··· 原文 ···

【Docker】使用 OverlayFS 存储驱动

参考教程：https://docs.docker.com/storage/storagedriver/overlayfs-driver/
以下内容来自官方文档翻译

环境

1. virtual box 6.1
2. centos 7.8
3. docker 19.03

OverlayFS is a modern union filesystem that is similar to AUFS, but faster and with a simpler implementation. Docker provides two storage drivers for OverlayFS: the original overlay, and the newer and more stable overlay2.

OverlayFS 是一种现代的联合文件系统，与 AUFS 类似，但是速度更快且实现更简单。Docker 为 OverlayFS 提供了两个存储驱动程序：原始的 overlay 和更新且更稳定的 overlay2。

This topic refers to the Linux kernel driver as OverlayFS and to the Docker storage driver as overlay or overlay2.

本主题将 Linux 内核驱动程序称为 OverlayFS，并将 Docker 存储驱动程序称为 overlay 或 overlay2。

Note: If you use OverlayFS, use the overlay2 driver rather than the overlay driver, because it is more efficient in terms of inode utilization. To use the new driver, you need version 4.0 or higher of the Linux kernel, or RHEL or CentOS using version 3.10.0-514 and above.

注意：如果使用 OverlayFS，请使用 overlay2 驱动程序而不是 overlay 驱动程序，因为它在 inode 利用率方面更为有效。要使用新的驱动程序，您需要 Linux 内核的版本 4.0 或更高版本，或者使用 3.10.0-514 及更高版本的 RHEL 或 CentOS。

前置条件

OverlayFS is the recommended storage driver, and supported if you meet the following prerequisites:

OverlayFS 是推荐的存储驱动程序，如果满足以下先决条件，则受支持：

• Version 4.0 or higher of the Linux kernel, or RHEL or CentOS using version 3.10.0-514 of the kernel or higher. If you use an older kernel, you need to use the overlay driver, which is not recommended.

• Linux 内核的版本 4.0 或更高版本，或使用内核的版本 3.10.0-514 或更高版本的 RHEL 或 CentOS。如果您使用较旧的内核，则需要使用 overlay 驱动程序，不建议这样做。

• The overlay and overlay2 drivers are supported on xfs backing filesystems, but only with d_type=true enabled.

···

- [练习题]:
(A) 判断下列说法是否与原文一致：(i) Docker 为 OverlayFS 提供了两个存储驱动程序；(ii) 内核较旧时推荐使用 overlay 驱动程序；(iii) 文中环境所用的 docker 版本为 19.03。每项回答“是”或“否”，并原样引用原文中起决定作用的词句。
(B) 根据原文回答：
(i) 环境中使用的 CentOS 是哪个版本？
(ii) overlay2 驱动程序比 overlay 更有效，体现在哪一方面？
(iii) 在 xfs 后备文件系统上使用 overlay 和 overlay2 驱动，需要启用什么？
(C) 抄录原文中“OverlayFS is the”与“is not recommended.”之间的部分，首尾两处均包括在内。

··· 数据行 ···

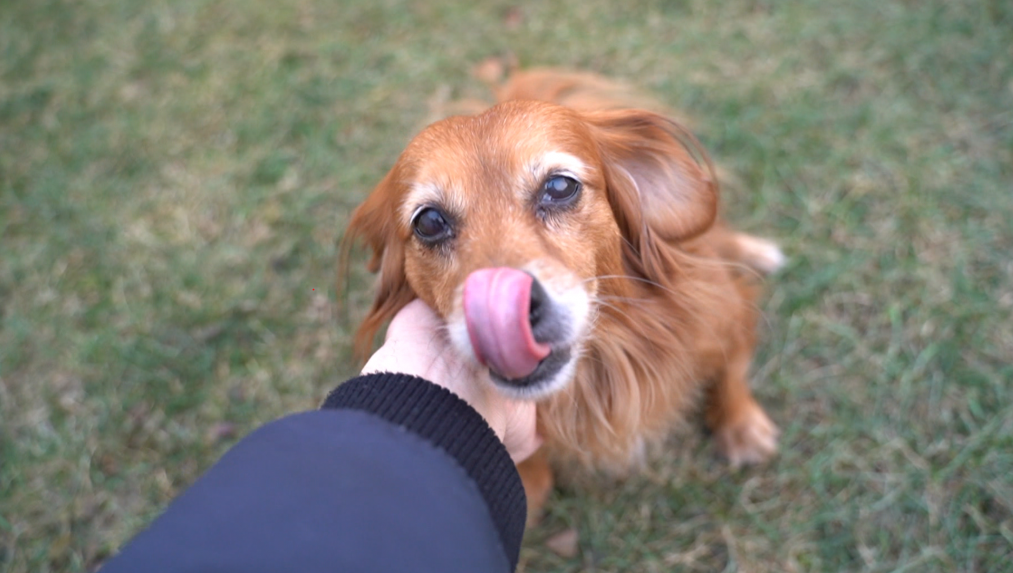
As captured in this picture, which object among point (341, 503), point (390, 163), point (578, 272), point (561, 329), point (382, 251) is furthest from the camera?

···
··· 数据行 ···

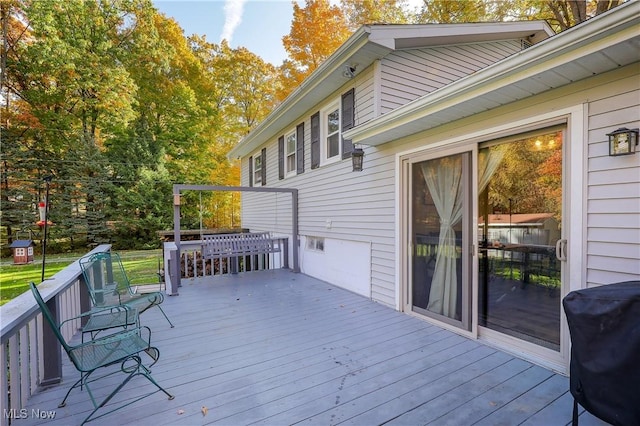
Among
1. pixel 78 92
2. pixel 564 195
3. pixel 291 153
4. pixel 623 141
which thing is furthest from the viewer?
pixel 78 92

···
··· 数据行 ···

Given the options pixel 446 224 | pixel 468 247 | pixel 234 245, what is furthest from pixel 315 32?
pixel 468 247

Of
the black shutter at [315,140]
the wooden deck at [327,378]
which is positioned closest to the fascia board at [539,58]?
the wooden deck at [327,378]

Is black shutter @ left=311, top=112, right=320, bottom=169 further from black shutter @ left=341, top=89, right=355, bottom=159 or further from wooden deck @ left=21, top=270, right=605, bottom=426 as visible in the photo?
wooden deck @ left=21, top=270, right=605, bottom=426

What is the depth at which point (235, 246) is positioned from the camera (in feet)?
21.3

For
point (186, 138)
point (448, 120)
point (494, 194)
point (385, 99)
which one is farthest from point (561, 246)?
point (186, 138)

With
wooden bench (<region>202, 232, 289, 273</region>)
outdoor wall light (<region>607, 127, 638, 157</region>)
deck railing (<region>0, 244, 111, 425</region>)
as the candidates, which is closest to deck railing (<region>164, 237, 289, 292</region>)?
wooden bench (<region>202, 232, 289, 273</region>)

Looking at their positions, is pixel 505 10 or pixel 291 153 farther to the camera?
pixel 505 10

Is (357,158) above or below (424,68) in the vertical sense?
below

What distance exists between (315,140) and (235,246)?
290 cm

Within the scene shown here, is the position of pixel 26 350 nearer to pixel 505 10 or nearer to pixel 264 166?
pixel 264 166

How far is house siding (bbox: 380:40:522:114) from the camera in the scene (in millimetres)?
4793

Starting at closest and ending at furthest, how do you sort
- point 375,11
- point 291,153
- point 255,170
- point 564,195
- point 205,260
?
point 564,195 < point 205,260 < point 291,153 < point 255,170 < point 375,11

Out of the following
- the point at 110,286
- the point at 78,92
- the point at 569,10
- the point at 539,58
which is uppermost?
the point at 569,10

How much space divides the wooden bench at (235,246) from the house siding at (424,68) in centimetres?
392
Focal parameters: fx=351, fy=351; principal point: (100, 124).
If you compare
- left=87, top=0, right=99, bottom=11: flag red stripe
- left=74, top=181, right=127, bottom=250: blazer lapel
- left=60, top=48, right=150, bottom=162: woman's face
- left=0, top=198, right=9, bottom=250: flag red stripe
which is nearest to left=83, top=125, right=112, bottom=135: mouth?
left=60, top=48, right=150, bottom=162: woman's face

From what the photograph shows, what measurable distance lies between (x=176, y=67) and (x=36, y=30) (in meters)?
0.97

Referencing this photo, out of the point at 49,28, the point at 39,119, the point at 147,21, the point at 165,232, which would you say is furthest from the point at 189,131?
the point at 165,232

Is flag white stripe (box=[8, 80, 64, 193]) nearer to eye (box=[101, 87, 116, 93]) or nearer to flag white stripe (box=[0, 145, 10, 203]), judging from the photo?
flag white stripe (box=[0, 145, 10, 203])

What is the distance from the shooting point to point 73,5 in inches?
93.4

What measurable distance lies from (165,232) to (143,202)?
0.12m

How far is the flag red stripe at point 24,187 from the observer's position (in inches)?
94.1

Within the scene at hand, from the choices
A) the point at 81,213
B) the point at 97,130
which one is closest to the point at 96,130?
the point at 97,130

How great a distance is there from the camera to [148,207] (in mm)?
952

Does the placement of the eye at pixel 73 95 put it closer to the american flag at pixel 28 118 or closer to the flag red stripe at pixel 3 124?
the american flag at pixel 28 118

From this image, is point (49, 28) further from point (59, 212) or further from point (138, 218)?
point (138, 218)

···

- [参考答案]:
(A)
(i) 是。“Docker 为 OverlayFS 提供了两个存储驱动程序：原始的 overlay 和更新且更稳定的 overlay2”
(ii) 否。“如果您使用较旧的内核，则需要使用 overlay 驱动程序，不建议这样做”
(iii) 是。“docker 19.03”

(B)
(i) centos 7.8
(ii) inode 利用率方面
(iii) d_type=true

(C)
OverlayFS is the recommended storage driver, and supported if you meet the following prerequisites:

OverlayFS 是推荐的存储驱动程序，如果满足以下先决条件，则受支持：

• Version 4.0 or higher of the Linux kernel, or RHEL or CentOS using version 3.10.0-514 of the kernel or higher. If you use an older kernel, you need to use the overlay driver, which is not recommended.